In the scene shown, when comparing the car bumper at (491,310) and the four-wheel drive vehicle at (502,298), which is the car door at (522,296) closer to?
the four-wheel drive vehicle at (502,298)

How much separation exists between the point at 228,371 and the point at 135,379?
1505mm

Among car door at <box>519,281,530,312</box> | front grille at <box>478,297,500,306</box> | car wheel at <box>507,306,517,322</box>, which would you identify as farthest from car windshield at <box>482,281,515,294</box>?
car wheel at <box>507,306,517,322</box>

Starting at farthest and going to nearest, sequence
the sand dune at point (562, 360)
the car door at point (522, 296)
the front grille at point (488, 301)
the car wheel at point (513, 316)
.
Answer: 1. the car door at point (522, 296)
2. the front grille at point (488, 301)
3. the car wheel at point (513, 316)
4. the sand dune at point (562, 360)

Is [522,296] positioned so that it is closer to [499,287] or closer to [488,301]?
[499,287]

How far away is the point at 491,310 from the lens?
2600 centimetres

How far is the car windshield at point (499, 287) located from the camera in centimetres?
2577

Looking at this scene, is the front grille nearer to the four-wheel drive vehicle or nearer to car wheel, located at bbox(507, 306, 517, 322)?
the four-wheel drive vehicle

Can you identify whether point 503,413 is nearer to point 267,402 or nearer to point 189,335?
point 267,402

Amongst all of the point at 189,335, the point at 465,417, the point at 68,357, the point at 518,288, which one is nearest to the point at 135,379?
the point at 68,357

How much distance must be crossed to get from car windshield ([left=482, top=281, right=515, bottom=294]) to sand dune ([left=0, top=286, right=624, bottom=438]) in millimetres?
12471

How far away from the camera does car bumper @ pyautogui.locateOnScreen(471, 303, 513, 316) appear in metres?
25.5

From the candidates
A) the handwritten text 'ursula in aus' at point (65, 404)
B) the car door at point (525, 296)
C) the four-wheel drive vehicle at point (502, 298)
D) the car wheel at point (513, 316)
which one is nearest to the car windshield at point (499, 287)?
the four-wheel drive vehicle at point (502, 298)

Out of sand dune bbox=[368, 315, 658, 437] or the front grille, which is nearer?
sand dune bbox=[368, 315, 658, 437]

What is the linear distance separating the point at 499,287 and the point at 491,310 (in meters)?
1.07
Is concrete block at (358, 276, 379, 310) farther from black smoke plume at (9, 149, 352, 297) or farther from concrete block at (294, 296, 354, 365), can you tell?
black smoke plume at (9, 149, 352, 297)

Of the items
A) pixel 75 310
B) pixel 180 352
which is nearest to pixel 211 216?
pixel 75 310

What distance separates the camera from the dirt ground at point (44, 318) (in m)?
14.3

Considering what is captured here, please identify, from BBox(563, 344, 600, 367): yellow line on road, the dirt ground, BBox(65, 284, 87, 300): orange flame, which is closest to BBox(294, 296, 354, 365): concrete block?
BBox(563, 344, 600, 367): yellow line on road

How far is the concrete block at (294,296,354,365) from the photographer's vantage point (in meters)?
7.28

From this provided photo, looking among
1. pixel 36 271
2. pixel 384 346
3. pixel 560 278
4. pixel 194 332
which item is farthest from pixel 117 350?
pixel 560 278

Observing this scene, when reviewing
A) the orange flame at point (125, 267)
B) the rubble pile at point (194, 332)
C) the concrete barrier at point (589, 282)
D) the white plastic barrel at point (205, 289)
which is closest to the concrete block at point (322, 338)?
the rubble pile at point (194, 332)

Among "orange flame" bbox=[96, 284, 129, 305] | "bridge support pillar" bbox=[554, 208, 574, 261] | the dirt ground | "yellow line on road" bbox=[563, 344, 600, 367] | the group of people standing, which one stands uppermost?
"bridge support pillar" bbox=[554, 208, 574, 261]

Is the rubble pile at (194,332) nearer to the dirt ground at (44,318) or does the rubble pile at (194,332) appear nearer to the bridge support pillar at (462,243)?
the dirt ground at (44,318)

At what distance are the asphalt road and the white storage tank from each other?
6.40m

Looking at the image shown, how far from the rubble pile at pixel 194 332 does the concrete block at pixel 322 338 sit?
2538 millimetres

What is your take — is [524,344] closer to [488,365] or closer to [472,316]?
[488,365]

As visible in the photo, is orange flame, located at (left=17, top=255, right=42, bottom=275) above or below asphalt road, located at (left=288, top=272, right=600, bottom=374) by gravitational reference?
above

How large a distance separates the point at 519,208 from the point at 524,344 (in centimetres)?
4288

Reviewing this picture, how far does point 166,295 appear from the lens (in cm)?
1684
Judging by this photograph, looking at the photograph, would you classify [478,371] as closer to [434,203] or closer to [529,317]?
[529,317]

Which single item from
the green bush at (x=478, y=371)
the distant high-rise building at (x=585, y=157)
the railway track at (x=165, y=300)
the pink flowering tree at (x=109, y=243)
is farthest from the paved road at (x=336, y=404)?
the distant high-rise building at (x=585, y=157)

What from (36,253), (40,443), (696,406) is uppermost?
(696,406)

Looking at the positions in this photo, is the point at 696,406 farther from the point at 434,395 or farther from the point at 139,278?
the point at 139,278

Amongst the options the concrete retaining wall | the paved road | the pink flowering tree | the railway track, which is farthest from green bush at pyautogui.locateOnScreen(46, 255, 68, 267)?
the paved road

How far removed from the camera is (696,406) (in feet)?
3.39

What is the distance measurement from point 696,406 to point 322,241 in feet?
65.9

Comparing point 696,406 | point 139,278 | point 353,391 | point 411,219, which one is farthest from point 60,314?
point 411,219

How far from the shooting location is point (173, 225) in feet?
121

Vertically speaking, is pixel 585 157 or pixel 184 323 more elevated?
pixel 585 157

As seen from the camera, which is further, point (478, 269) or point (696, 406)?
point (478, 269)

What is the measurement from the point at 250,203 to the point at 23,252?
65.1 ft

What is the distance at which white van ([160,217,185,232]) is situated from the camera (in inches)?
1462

[TASK DIRECTIONS]
Using the records above, please retype only the run of lines from the line holding "Comparing point 696,406" through the last line, both ends included.

[FULL RESPONSE]
Comparing point 696,406 | point 139,278 | point 353,391 | point 411,219, which one is farthest from point 60,314?
point 411,219

How far from the shooting location is point (173, 225) in feet?
121

Vertically speaking, is pixel 585 157 or pixel 184 323 more elevated?
pixel 585 157

As seen from the camera, which is further, point (478, 269) or point (696, 406)?
point (478, 269)

What is the measurement from the point at 250,203 to the point at 23,252?
65.1 ft

What is the distance at which white van ([160,217,185,232]) is situated from the camera (in inches)?
1462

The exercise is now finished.